In this exercise, set down every entry that follows exactly as it appears.

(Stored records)
★ ★ ★

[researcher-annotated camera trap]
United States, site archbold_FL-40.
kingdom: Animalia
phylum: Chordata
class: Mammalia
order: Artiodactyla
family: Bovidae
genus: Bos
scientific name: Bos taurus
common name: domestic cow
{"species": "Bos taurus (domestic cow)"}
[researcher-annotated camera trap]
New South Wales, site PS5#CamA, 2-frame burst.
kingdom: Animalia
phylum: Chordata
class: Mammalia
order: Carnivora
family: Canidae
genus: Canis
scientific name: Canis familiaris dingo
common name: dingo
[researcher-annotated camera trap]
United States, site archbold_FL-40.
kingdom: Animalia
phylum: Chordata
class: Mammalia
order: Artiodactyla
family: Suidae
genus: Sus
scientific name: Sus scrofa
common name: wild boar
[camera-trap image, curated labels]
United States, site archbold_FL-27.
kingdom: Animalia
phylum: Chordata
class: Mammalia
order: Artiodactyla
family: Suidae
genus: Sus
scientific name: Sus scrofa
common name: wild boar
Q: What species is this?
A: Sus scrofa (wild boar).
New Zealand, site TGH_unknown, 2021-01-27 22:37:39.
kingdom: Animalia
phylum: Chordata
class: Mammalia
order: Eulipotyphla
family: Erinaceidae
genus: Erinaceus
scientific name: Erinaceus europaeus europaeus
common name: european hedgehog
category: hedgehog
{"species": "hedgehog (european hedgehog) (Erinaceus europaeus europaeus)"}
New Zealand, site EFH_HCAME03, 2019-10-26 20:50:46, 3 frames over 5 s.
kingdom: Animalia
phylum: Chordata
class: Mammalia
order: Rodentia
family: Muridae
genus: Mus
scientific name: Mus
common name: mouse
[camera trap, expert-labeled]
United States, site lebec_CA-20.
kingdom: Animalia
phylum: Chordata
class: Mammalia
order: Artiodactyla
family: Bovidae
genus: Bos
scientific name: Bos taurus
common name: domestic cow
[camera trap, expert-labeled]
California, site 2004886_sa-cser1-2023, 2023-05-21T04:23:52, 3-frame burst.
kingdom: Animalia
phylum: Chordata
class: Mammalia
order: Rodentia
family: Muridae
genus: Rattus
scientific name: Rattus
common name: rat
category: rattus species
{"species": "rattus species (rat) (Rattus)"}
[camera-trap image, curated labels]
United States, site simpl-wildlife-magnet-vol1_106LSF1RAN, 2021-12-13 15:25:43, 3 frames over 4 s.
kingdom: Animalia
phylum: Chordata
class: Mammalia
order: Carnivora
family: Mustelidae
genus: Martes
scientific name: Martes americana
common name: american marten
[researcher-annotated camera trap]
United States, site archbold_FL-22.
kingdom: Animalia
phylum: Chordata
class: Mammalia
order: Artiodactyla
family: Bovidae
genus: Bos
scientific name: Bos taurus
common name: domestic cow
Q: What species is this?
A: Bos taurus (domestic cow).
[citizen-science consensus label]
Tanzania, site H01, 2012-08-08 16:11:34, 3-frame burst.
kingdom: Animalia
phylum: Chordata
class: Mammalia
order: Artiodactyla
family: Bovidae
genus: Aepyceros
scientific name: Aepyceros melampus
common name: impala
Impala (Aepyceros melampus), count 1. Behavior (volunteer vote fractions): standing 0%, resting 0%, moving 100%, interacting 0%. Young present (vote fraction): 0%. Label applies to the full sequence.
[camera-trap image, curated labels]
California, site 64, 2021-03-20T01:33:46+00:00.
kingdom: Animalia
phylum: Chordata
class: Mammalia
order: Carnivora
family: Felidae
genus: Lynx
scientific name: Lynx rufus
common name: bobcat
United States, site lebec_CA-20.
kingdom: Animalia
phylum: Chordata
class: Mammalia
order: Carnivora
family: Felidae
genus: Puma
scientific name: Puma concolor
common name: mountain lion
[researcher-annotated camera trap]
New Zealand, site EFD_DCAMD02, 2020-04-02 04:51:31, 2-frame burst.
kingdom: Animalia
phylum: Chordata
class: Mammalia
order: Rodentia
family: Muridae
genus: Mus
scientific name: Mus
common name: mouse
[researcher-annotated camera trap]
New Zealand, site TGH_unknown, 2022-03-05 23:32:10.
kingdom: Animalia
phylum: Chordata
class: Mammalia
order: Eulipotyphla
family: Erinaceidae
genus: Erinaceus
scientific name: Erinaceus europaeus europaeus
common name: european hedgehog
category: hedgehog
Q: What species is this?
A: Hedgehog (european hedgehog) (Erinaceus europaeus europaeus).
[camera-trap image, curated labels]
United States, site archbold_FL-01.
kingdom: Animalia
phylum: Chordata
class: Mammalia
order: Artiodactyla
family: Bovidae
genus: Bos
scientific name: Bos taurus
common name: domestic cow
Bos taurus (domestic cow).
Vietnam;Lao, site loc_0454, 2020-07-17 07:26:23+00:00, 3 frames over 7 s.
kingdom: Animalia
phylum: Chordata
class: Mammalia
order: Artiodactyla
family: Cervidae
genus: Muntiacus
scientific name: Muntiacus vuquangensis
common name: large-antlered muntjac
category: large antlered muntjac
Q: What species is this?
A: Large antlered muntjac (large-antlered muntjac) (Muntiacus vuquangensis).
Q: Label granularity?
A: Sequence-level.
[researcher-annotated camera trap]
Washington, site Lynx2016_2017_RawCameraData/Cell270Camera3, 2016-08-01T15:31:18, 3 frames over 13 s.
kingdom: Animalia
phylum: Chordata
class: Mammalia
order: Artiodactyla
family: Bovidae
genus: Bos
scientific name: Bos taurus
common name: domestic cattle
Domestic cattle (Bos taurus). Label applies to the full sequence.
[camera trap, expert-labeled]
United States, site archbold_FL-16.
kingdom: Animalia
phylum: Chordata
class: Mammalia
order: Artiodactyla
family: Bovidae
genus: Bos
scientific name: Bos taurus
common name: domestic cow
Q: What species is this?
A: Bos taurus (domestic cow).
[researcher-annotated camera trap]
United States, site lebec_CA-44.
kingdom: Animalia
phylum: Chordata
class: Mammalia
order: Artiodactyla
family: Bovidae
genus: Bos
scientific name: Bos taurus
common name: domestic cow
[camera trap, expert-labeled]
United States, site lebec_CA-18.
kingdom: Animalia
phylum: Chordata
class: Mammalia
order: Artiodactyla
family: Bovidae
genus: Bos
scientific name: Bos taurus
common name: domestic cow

★ ★ ★

_Expected answer_
[researcher-annotated camera trap]
United States, site archbold_FL-40.
kingdom: Animalia
phylum: Chordata
class: Mammalia
order: Artiodactyla
family: Bovidae
genus: Bos
scientific name: Bos taurus
common name: domestic cow
{"species": "Bos taurus (domestic cow)"}
[researcher-annotated camera trap]
New South Wales, site PS5#CamA, 2-frame burst.
kingdom: Animalia
phylum: Chordata
class: Mammalia
order: Carnivora
family: Canidae
genus: Canis
scientific name: Canis familiaris dingo
common name: dingo
[researcher-annotated camera trap]
United States, site archbold_FL-40.
kingdom: Animalia
phylum: Chordata
class: Mammalia
order: Artiodactyla
family: Suidae
genus: Sus
scientific name: Sus scrofa
common name: wild boar
[camera-trap image, curated labels]
United States, site archbold_FL-27.
kingdom: Animalia
phylum: Chordata
class: Mammalia
order: Artiodactyla
family: Suidae
genus: Sus
scientific name: Sus scrofa
common name: wild boar
Q: What species is this?
A: Sus scrofa (wild boar).
New Zealand, site TGH_unknown, 2021-01-27 22:37:39.
kingdom: Animalia
phylum: Chordata
class: Mammalia
order: Eulipotyphla
family: Erinaceidae
genus: Erinaceus
scientific name: Erinaceus europaeus europaeus
common name: european hedgehog
category: hedgehog
{"species": "hedgehog (european hedgehog) (Erinaceus europaeus europaeus)"}
New Zealand, site EFH_HCAME03, 2019-10-26 20:50:46, 3 frames over 5 s.
kingdom: Animalia
phylum: Chordata
class: Mammalia
order: Rodentia
family: Muridae
genus: Mus
scientific name: Mus
common name: mouse
[camera trap, expert-labeled]
United States, site lebec_CA-20.
kingdom: Animalia
phylum: Chordata
class: Mammalia
order: Artiodactyla
family: Bovidae
genus: Bos
scientific name: Bos taurus
common name: domestic cow
[camera trap, expert-labeled]
California, site 2004886_sa-cser1-2023, 2023-05-21T04:23:52, 3-frame burst.
kingdom: Animalia
phylum: Chordata
class: Mammalia
order: Rodentia
family: Muridae
genus: Rattus
scientific name: Rattus
common name: rat
category: rattus species
{"species": "rattus species (rat) (Rattus)"}
[camera-trap image, curated labels]
United States, site simpl-wildlife-magnet-vol1_106LSF1RAN, 2021-12-13 15:25:43, 3 frames over 4 s.
kingdom: Animalia
phylum: Chordata
class: Mammalia
order: Carnivora
family: Mustelidae
genus: Martes
scientific name: Martes americana
common name: american marten
[researcher-annotated camera trap]
United States, site archbold_FL-22.
kingdom: Animalia
phylum: Chordata
class: Mammalia
order: Artiodactyla
family: Bovidae
genus: Bos
scientific name: Bos taurus
common name: domestic cow
Q: What species is this?
A: Bos taurus (domestic cow).
[citizen-science consensus label]
Tanzania, site H01, 2012-08-08 16:11:34, 3-frame burst.
kingdom: Animalia
phylum: Chordata
class: Mammalia
order: Artiodactyla
family: Bovidae
genus: Aepyceros
scientific name: Aepyceros melampus
common name: impala
Impala (Aepyceros melampus), count 1. Behavior (volunteer vote fractions): standing 0%, resting 0%, moving 100%, interacting 0%. Young present (vote fraction): 0%. Label applies to the full sequence.
[camera-trap image, curated labels]
California, site 64, 2021-03-20T01:33:46+00:00.
kingdom: Animalia
phylum: Chordata
class: Mammalia
order: Carnivora
family: Felidae
genus: Lynx
scientific name: Lynx rufus
common name: bobcat
United States, site lebec_CA-20.
kingdom: Animalia
phylum: Chordata
class: Mammalia
order: Carnivora
family: Felidae
genus: Puma
scientific name: Puma concolor
common name: mountain lion
[researcher-annotated camera trap]
New Zealand, site EFD_DCAMD02, 2020-04-02 04:51:31, 2-frame burst.
kingdom: Animalia
phylum: Chordata
class: Mammalia
order: Rodentia
family: Muridae
genus: Mus
scientific name: Mus
common name: mouse
[researcher-annotated camera trap]
New Zealand, site TGH_unknown, 2022-03-05 23:32:10.
kingdom: Animalia
phylum: Chordata
class: Mammalia
order: Eulipotyphla
family: Erinaceidae
genus: Erinaceus
scientific name: Erinaceus europaeus europaeus
common name: european hedgehog
category: hedgehog
Q: What species is this?
A: Hedgehog (european hedgehog) (Erinaceus europaeus europaeus).
[camera-trap image, curated labels]
United States, site archbold_FL-01.
kingdom: Animalia
phylum: Chordata
class: Mammalia
order: Artiodactyla
family: Bovidae
genus: Bos
scientific name: Bos taurus
common name: domestic cow
Bos taurus (domestic cow).
Vietnam;Lao, site loc_0454, 2020-07-17 07:26:23+00:00, 3 frames over 7 s.
kingdom: Animalia
phylum: Chordata
class: Mammalia
order: Artiodactyla
family: Cervidae
genus: Muntiacus
scientific name: Muntiacus vuquangensis
common name: large-antlered muntjac
category: large antlered muntjac
Q: What species is this?
A: Large antlered muntjac (large-antlered muntjac) (Muntiacus vuquangensis).
Q: Label granularity?
A: Sequence-level.
[researcher-annotated camera trap]
Washington, site Lynx2016_2017_RawCameraData/Cell270Camera3, 2016-08-01T15:31:18, 3 frames over 13 s.
kingdom: Animalia
phylum: Chordata
class: Mammalia
order: Artiodactyla
family: Bovidae
genus: Bos
scientific name: Bos taurus
common name: domestic cattle
Domestic cattle (Bos taurus). Label applies to the full sequence.
[camera trap, expert-labeled]
United States, site archbold_FL-16.
kingdom: Animalia
phylum: Chordata
class: Mammalia
order: Artiodactyla
family: Bovidae
genus: Bos
scientific name: Bos taurus
common name: domestic cow
Q: What species is this?
A: Bos taurus (domestic cow).
[researcher-annotated camera trap]
United States, site lebec_CA-44.
kingdom: Animalia
phylum: Chordata
class: Mammalia
order: Artiodactyla
family: Bovidae
genus: Bos
scientific name: Bos taurus
common name: domestic cow
[camera trap, expert-labeled]
United States, site lebec_CA-18.
kingdom: Animalia
phylum: Chordata
class: Mammalia
order: Artiodactyla
family: Bovidae
genus: Bos
scientific name: Bos taurus
common name: domestic cow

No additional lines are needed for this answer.